** START Provided entries **

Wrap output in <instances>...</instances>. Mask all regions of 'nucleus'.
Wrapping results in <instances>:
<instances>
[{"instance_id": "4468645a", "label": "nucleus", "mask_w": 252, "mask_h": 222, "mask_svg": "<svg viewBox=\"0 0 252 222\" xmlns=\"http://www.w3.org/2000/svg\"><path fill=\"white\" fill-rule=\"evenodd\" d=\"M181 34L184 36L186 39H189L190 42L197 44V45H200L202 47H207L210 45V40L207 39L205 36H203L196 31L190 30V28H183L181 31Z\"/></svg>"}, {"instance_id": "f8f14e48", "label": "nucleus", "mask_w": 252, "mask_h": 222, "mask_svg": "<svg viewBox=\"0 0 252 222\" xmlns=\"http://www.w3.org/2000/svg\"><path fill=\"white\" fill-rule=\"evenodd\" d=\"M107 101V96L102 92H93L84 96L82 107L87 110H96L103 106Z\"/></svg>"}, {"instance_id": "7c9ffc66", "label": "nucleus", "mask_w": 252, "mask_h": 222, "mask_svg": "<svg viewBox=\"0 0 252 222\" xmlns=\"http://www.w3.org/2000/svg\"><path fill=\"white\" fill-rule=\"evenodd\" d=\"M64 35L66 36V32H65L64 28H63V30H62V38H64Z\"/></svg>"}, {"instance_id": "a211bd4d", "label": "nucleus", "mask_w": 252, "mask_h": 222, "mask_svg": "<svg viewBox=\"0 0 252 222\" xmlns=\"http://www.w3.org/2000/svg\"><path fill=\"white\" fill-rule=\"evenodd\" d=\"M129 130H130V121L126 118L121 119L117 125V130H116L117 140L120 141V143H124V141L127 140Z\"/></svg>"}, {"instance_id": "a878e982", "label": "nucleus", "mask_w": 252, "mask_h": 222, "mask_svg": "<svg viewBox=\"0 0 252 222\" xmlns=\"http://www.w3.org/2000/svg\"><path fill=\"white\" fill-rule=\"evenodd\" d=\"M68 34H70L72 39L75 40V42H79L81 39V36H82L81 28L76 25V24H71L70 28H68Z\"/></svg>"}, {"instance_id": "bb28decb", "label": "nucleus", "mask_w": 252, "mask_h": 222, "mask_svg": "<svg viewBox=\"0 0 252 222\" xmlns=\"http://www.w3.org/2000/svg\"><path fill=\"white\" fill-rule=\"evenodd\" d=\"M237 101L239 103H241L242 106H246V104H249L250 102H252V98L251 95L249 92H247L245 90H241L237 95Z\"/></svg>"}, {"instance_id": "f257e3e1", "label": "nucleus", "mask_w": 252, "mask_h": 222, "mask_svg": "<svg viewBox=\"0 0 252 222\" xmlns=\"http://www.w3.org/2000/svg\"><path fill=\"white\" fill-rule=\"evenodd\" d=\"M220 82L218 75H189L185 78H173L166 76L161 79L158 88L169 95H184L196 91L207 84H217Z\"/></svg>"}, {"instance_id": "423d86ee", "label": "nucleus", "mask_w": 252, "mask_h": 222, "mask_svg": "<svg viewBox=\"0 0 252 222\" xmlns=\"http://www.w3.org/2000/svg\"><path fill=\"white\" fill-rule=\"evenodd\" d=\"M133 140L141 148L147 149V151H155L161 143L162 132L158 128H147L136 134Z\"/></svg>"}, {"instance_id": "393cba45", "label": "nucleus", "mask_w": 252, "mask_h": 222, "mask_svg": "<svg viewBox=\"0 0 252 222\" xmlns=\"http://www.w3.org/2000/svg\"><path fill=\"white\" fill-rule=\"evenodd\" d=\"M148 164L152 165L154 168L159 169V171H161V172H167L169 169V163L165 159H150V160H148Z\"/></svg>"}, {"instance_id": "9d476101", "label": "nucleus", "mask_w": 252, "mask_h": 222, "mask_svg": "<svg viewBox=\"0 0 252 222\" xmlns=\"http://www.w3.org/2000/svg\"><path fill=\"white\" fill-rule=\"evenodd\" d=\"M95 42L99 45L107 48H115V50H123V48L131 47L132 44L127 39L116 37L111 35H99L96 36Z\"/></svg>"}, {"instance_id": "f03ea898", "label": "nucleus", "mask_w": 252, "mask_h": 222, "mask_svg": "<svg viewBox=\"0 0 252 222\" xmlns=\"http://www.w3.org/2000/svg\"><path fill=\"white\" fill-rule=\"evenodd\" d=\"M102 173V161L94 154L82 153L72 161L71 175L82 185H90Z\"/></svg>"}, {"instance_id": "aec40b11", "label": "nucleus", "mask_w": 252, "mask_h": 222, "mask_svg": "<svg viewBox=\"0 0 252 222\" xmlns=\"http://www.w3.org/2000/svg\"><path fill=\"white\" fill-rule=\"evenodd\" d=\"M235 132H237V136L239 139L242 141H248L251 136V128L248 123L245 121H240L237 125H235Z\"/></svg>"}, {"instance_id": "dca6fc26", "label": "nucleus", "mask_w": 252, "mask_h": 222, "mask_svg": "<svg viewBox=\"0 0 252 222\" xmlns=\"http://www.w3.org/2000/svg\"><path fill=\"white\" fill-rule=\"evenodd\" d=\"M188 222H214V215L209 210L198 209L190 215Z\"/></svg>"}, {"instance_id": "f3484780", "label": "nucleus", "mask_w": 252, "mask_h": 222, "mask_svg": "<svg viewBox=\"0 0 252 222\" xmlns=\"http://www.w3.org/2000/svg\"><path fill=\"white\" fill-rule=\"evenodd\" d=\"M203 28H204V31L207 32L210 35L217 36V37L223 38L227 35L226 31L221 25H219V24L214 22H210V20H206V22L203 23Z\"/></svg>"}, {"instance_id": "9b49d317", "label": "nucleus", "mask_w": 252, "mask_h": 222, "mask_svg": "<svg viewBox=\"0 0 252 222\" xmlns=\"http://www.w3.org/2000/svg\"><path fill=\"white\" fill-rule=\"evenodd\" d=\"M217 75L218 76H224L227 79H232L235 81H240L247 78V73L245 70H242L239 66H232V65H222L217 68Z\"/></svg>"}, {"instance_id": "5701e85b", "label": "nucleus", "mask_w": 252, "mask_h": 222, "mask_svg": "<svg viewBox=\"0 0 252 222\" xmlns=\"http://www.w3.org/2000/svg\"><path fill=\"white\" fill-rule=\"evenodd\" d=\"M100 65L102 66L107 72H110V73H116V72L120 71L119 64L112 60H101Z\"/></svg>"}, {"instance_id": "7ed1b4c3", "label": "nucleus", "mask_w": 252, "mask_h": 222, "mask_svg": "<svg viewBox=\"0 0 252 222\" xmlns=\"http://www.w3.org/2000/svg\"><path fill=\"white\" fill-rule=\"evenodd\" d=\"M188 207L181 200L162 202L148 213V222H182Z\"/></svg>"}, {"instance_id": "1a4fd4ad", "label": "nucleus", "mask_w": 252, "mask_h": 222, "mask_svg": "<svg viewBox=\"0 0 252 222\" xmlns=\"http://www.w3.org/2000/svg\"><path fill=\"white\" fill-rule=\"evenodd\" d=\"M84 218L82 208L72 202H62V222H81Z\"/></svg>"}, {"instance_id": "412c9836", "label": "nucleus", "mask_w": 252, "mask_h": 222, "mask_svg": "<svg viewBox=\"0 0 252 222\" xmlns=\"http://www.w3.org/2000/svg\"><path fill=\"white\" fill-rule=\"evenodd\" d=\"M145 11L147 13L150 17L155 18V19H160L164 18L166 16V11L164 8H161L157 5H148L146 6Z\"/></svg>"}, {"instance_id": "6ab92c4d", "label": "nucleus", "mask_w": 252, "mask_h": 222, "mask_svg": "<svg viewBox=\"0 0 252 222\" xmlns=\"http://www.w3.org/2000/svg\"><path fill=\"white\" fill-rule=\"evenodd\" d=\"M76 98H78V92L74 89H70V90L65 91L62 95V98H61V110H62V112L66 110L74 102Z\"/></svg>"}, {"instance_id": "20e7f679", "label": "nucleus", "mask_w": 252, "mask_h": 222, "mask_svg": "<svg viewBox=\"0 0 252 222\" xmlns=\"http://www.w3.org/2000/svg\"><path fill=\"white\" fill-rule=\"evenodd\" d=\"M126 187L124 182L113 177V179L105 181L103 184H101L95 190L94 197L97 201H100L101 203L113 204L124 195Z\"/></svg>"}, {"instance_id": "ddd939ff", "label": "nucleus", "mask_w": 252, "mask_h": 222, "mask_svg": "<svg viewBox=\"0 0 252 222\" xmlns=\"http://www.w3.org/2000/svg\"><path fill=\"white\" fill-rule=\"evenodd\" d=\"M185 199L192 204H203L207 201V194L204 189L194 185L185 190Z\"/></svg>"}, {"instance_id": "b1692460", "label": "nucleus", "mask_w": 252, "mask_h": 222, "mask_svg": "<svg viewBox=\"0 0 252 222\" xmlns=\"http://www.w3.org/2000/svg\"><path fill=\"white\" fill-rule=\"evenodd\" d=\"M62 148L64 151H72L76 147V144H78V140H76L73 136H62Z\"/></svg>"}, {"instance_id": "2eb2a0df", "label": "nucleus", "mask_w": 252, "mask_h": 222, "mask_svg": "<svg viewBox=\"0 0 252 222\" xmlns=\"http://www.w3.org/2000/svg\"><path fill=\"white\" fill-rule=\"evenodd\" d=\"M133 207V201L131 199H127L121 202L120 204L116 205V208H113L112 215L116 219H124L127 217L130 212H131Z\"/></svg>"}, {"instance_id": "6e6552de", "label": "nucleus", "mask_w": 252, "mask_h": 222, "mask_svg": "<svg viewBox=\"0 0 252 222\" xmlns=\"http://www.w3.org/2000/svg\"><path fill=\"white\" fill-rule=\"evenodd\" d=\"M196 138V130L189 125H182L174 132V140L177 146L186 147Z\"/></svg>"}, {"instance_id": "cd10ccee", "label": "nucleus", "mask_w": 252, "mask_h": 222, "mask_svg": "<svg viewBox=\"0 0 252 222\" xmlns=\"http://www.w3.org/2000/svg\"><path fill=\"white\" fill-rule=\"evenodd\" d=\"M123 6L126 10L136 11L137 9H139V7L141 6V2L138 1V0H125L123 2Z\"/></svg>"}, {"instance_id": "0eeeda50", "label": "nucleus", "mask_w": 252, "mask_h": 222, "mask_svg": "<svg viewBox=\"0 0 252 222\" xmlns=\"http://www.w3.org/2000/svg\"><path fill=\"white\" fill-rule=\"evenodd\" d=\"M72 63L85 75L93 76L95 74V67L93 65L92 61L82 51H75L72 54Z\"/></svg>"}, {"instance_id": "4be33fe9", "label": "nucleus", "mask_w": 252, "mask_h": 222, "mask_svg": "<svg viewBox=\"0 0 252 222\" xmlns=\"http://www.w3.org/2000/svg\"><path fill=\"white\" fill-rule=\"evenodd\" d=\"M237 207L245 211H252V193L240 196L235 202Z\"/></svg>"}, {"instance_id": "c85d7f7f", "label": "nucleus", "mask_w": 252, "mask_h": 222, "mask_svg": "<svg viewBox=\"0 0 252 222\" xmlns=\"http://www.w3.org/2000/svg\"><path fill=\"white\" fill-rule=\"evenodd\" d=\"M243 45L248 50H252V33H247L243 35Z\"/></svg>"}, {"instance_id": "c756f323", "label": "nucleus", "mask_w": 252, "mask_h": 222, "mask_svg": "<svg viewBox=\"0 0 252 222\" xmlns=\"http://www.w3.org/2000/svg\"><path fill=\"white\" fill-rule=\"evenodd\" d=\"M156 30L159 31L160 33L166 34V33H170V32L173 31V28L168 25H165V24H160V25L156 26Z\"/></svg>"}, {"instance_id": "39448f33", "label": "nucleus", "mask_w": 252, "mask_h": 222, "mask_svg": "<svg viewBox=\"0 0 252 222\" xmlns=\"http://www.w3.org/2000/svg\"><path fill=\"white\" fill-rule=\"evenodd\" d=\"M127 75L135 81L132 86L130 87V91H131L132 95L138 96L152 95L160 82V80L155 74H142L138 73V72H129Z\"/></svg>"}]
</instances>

** END Provided entries **

## Short task:
Count the lines in the entries that contain the string "instances", where case matters. Reply with the number alone.

## Result for this task:
4